▶ _Web page caption snippets_:
====

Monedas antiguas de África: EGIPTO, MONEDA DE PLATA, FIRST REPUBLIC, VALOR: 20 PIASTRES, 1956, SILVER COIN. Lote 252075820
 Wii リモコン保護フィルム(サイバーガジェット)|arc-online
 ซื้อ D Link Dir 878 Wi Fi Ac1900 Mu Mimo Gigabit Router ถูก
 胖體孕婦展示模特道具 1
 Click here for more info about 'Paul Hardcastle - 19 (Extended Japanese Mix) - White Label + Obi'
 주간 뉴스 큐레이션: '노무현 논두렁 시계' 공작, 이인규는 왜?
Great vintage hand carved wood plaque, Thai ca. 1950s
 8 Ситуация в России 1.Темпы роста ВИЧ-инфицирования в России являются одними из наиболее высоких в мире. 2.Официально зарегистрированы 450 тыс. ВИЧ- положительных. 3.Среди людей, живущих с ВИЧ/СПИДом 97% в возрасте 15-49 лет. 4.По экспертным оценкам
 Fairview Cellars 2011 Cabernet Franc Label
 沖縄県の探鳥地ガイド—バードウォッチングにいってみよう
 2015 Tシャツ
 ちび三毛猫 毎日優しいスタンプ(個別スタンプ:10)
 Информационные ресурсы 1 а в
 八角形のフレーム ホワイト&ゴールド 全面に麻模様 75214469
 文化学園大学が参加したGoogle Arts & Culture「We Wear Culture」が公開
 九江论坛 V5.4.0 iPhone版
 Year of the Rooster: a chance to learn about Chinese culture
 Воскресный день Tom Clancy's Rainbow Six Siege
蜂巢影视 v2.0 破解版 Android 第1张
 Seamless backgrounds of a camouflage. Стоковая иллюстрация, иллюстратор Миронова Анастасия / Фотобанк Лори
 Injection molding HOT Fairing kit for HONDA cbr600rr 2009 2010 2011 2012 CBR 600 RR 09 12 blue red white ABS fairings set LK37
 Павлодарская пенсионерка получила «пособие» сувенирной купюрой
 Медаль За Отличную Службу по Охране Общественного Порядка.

====

▶ _WHAT IS BEING ASKED_:
Your answer should be every entry above, repeated exactly.

▶ _RESPONSE BELOW_:
Monedas antiguas de África: EGIPTO, MONEDA DE PLATA, FIRST REPUBLIC, VALOR: 20 PIASTRES, 1956, SILVER COIN. Lote 252075820
 Wii リモコン保護フィルム(サイバーガジェット)|arc-online
 ซื้อ D Link Dir 878 Wi Fi Ac1900 Mu Mimo Gigabit Router ถูก
 胖體孕婦展示模特道具 1
 Click here for more info about 'Paul Hardcastle - 19 (Extended Japanese Mix) - White Label + Obi'
 주간 뉴스 큐레이션: '노무현 논두렁 시계' 공작, 이인규는 왜?
Great vintage hand carved wood plaque, Thai ca. 1950s
 8 Ситуация в России 1.Темпы роста ВИЧ-инфицирования в России являются одними из наиболее высоких в мире. 2.Официально зарегистрированы 450 тыс. ВИЧ- положительных. 3.Среди людей, живущих с ВИЧ/СПИДом 97% в возрасте 15-49 лет. 4.По экспертным оценкам
 Fairview Cellars 2011 Cabernet Franc Label
 沖縄県の探鳥地ガイド—バードウォッチングにいってみよう
 2015 Tシャツ
 ちび三毛猫 毎日優しいスタンプ(個別スタンプ:10)
 Информационные ресурсы 1 а в
 八角形のフレーム ホワイト&ゴールド 全面に麻模様 75214469
 文化学園大学が参加したGoogle Arts & Culture「We Wear Culture」が公開
 九江论坛 V5.4.0 iPhone版
 Year of the Rooster: a chance to learn about Chinese culture
 Воскресный день Tom Clancy's Rainbow Six Siege
蜂巢影视 v2.0 破解版 Android 第1张
 Seamless backgrounds of a camouflage. Стоковая иллюстрация, иллюстратор Миронова Анастасия / Фотобанк Лори
 Injection molding HOT Fairing kit for HONDA cbr600rr 2009 2010 2011 2012 CBR 600 RR 09 12 blue red white ABS fairings set LK37
 Павлодарская пенсионерка получила «пособие» сувенирной купюрой
 Медаль За Отличную Службу по Охране Общественного Порядка.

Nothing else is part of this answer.